Eram 6 reatores BWR que forneciam juntos 4,7 GW (ou aproximadamente 30 TWh/ano, basicamente um terço do valor que considerei para a hidrelétrica de Itaipu). Três deles (1, 2 e 3) estavam a gerar energia elétrica e totalmente ativos no momento do terramoto. Os outros reatores (4, 5 e 6) passavam por uma inspeção de rotina e já se encontravam “desligados”.

A TEPCo (ou Tōden) tinha planos de construir mais 2 reatores ABWR naquela usina de Ōkuma, cada um com potência de 1,38 GW. Inclusive o reator 1 estava exatamente no final da respectiva vida útil e já deveria ter sido totalmente desativado e trocado por um novo… O que o dinheiro não faz?

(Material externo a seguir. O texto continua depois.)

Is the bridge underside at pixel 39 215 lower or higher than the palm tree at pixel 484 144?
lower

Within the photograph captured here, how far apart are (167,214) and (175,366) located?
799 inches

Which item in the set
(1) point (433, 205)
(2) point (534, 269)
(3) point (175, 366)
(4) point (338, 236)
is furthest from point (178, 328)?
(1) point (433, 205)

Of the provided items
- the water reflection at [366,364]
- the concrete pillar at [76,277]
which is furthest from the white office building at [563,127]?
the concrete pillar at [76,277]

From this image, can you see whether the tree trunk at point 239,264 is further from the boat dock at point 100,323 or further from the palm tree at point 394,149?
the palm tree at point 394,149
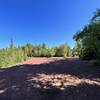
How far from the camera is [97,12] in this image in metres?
14.9

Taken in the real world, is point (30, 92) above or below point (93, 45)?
below

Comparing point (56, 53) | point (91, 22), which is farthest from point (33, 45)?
point (91, 22)

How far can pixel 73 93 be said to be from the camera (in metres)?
7.67

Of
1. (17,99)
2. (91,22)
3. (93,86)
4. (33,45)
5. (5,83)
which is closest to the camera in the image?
(17,99)

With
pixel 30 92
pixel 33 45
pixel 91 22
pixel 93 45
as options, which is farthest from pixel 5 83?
pixel 33 45

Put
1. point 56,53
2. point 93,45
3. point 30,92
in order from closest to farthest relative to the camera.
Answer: point 30,92 → point 93,45 → point 56,53

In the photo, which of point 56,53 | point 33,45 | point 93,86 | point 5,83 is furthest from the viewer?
point 33,45

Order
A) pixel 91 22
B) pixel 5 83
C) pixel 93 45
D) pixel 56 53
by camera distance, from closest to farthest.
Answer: pixel 5 83 → pixel 93 45 → pixel 91 22 → pixel 56 53

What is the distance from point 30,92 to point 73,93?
1660 mm

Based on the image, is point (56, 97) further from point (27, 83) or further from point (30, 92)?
point (27, 83)

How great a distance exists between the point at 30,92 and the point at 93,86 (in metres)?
2.71

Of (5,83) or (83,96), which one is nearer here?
(83,96)

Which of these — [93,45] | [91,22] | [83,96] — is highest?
[91,22]

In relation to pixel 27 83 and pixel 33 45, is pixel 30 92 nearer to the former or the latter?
pixel 27 83
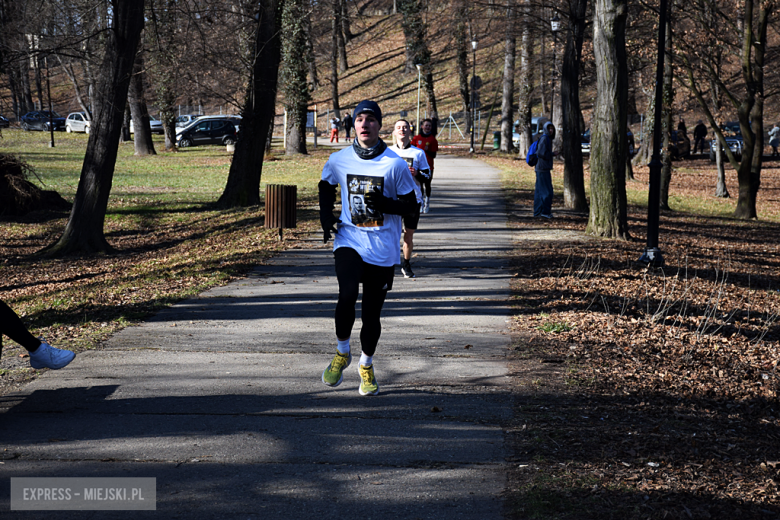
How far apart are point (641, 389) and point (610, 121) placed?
8801 mm

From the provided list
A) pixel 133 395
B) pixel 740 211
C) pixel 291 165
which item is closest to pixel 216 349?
pixel 133 395

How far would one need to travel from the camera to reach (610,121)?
1361 cm

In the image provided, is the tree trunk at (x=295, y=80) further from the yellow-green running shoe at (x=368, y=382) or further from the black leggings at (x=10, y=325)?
the black leggings at (x=10, y=325)

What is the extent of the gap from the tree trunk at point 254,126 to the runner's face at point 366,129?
14.0 meters

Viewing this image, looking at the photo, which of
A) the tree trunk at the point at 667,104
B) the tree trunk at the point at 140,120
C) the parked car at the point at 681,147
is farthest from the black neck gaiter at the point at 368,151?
the parked car at the point at 681,147

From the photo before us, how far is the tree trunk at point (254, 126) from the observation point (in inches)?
742

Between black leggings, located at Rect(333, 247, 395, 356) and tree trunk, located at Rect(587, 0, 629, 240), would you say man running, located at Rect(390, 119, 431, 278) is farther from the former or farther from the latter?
tree trunk, located at Rect(587, 0, 629, 240)

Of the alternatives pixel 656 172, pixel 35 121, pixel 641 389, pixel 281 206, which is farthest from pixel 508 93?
pixel 35 121

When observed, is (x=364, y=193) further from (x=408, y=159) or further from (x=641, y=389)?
(x=408, y=159)

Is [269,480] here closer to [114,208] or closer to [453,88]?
[114,208]

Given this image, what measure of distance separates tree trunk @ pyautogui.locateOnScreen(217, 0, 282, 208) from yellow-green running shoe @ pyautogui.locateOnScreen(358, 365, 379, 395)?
14066 millimetres

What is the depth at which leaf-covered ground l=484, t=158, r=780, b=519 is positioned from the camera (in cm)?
401

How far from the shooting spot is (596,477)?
4.16 m

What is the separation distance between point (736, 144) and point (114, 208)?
109 ft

De qualquer forma, a Fukushima Dai-ichi começou a ser construída no finalzinho da década de 60 com o propósito de resistir à terramotos de nível 8,3 na escala MW. Como tal escala é logarítmica, as instalações e infraestrutura predial da usina nuclear de Ōkuma conseguiram resistir bravamente ao terramoto 5 vezes maior que o suportado pela robustez prevista no projeto original.

Se o terramoto em si não conseguiu destruir a infraestrutura dos prédios construídos que compõem Fukushima Dai-ichi, acabou por afetar seriamente a rede elétrica externa à usina nuclear e que seria a primeira alternativa no fornecimento de eletricidade suficiente para arrefecer todos os reatores.

Como medida de segurança, a central nuclear havia deixado de gerar energia elétrica até para ela mesma (após alguns segundos de tremores, as varetas de controle já foram logo inseridas no núcleo de cada um dos reatores ativos para desacelerar a reação em cadeia neles e assim “desligá-los”) e a segunda solução seria depender de geradores a diesel, que entrariam em ação se eles não tivessem sido inutilizados pelas salgadas águas do Pacífico.

Quem salvou o 11 de março de Fukushima Dai-ichi, como último recurso, foram as enormes baterias que passaram a alimentar o sistema de resfriamento, pelo menos até o dia seguinte… 12 de março de 2011, ou seja, aproximadamente um ano atrás.

Sem o arrefecimento necessário, alguns reatores explodiram graças ao acúmulo de hidrogênio e tais explosões acabaram por liberar um bocado de lixo radioativo que contaminou boa parte daquela região: um final bem triste para a usina termonuclear Fukushima e um desastre ambiental apenas pouco menor que Chernobyl.